# What needs to be done
Drop every picture. Return the rest of the entries exactly.

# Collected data
※ ※ ※

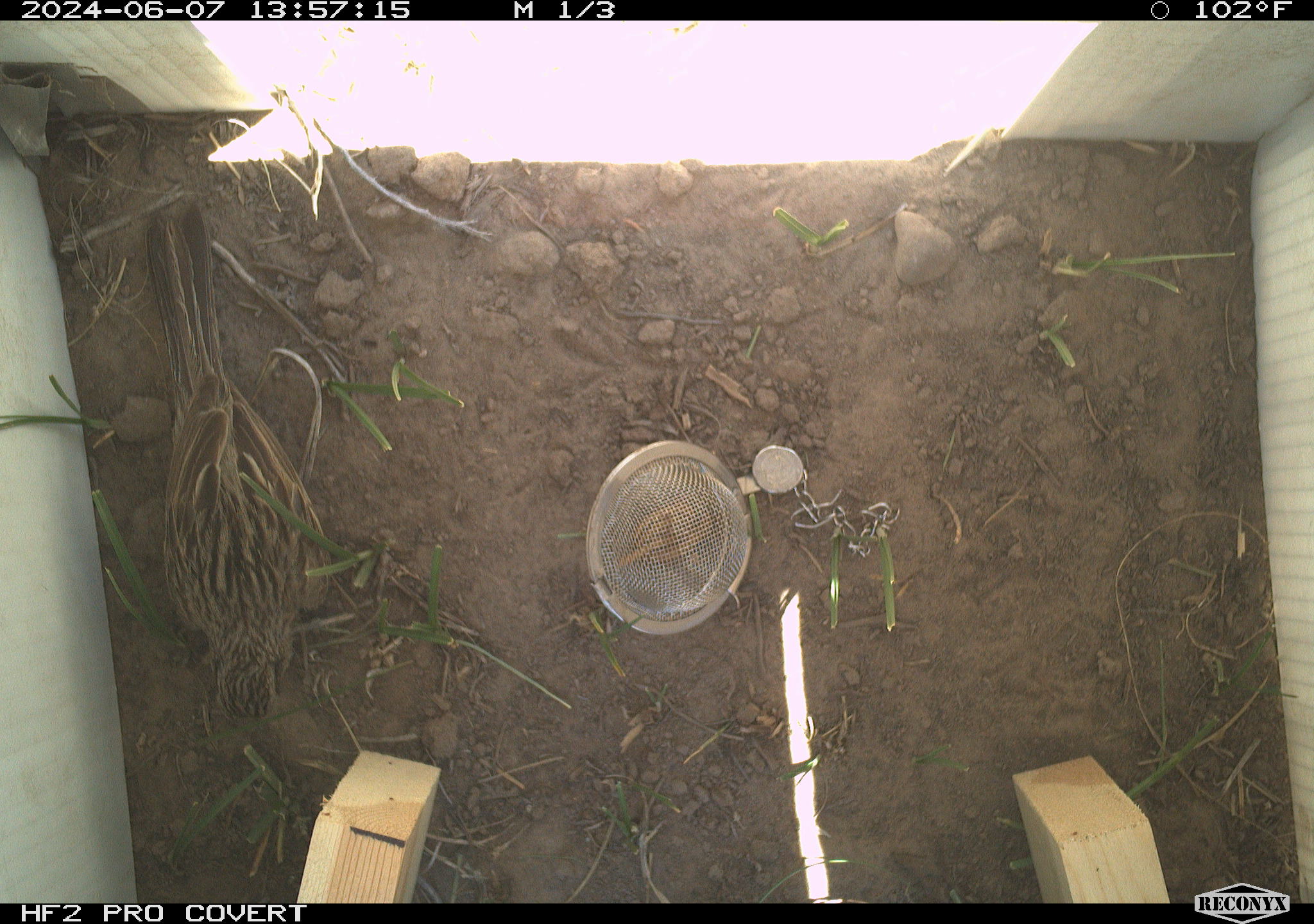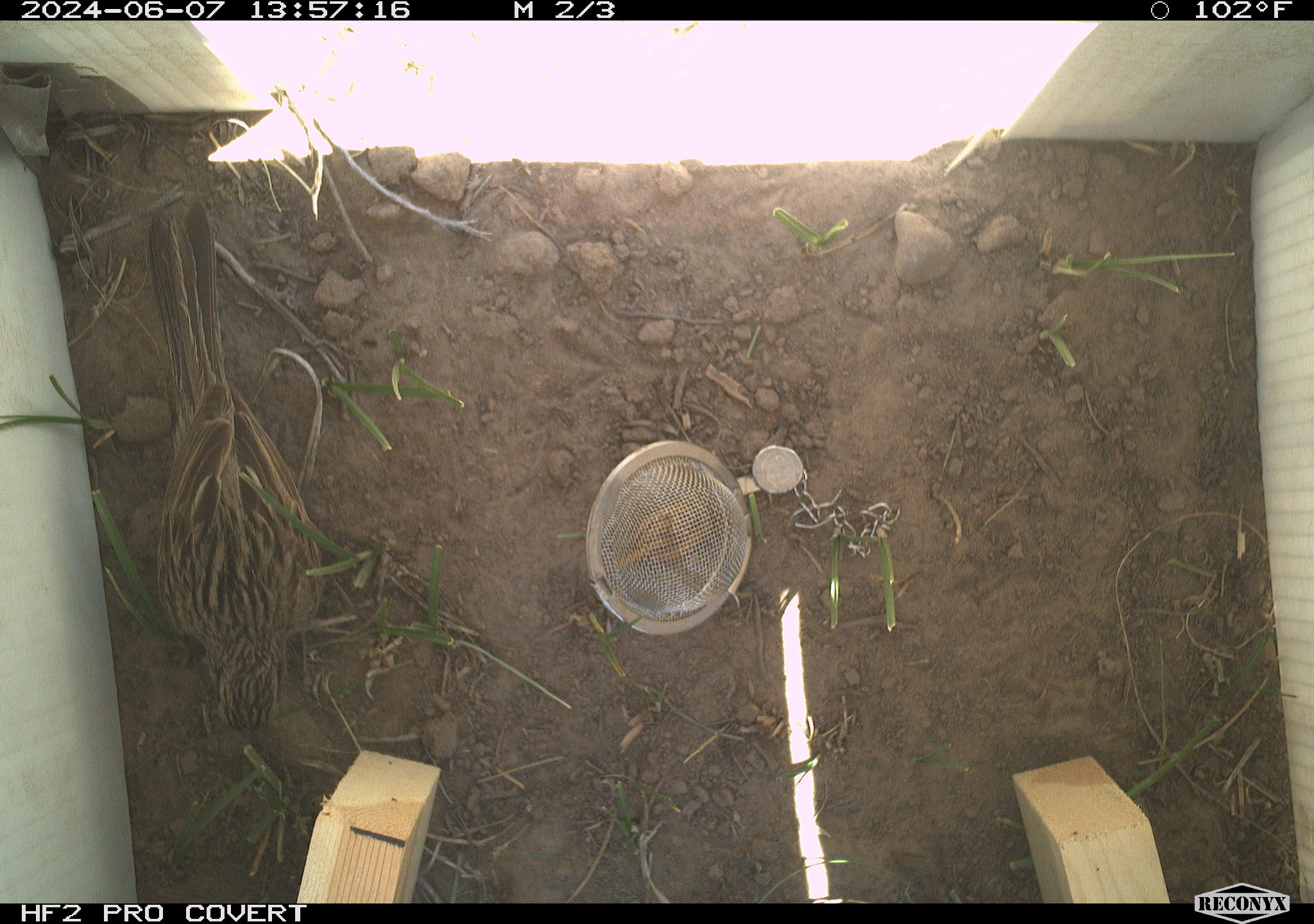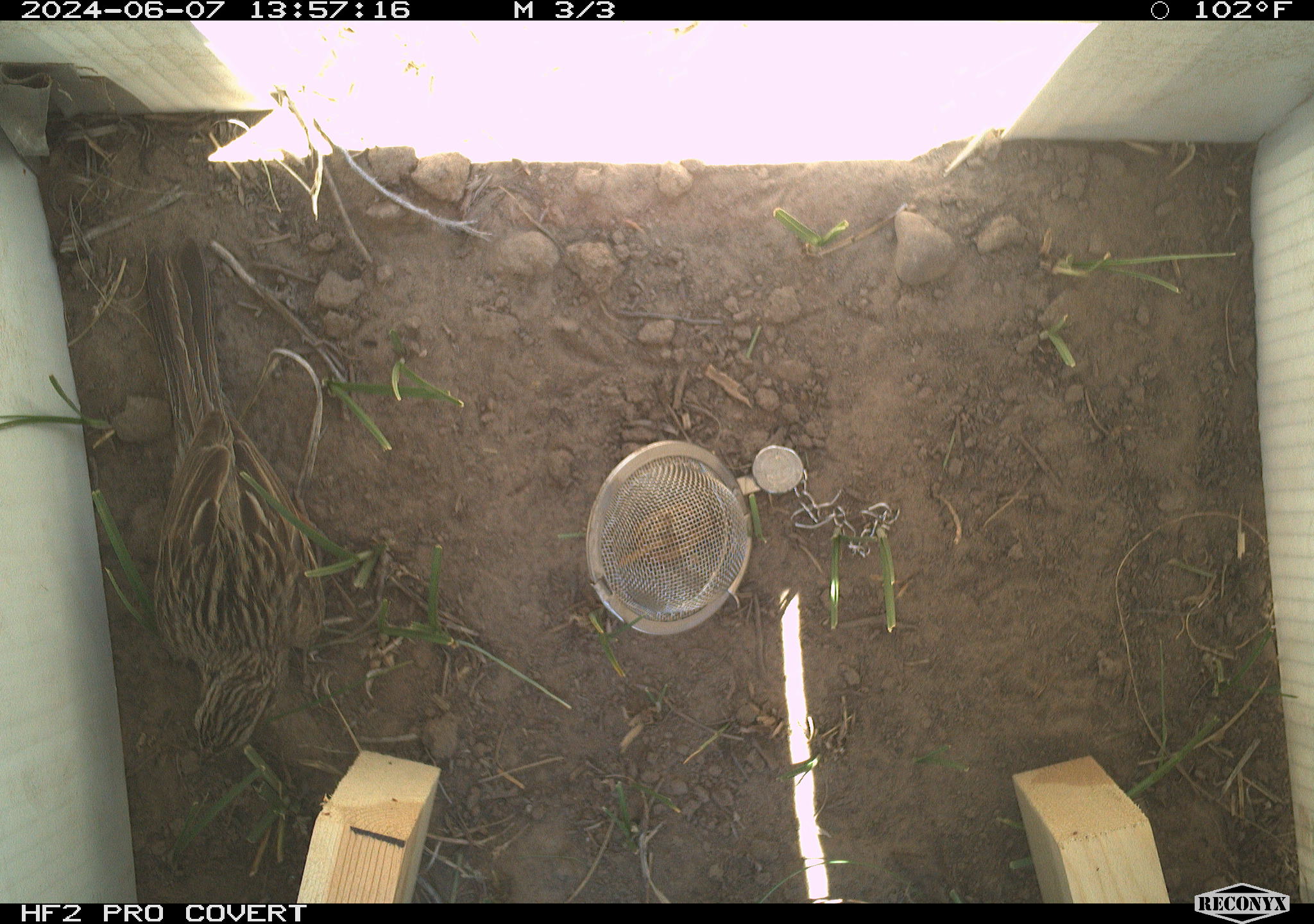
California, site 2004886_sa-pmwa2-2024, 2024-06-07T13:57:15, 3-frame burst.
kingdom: Animalia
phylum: Chordata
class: Aves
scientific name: Aves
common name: bird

※ ※ ※

# Answer to this exercise
California, site 2004886_sa-pmwa2-2024, 2024-06-07T13:57:15, 3-frame burst.
kingdom: Animalia
phylum: Chordata
class: Aves
scientific name: Aves
common name: bird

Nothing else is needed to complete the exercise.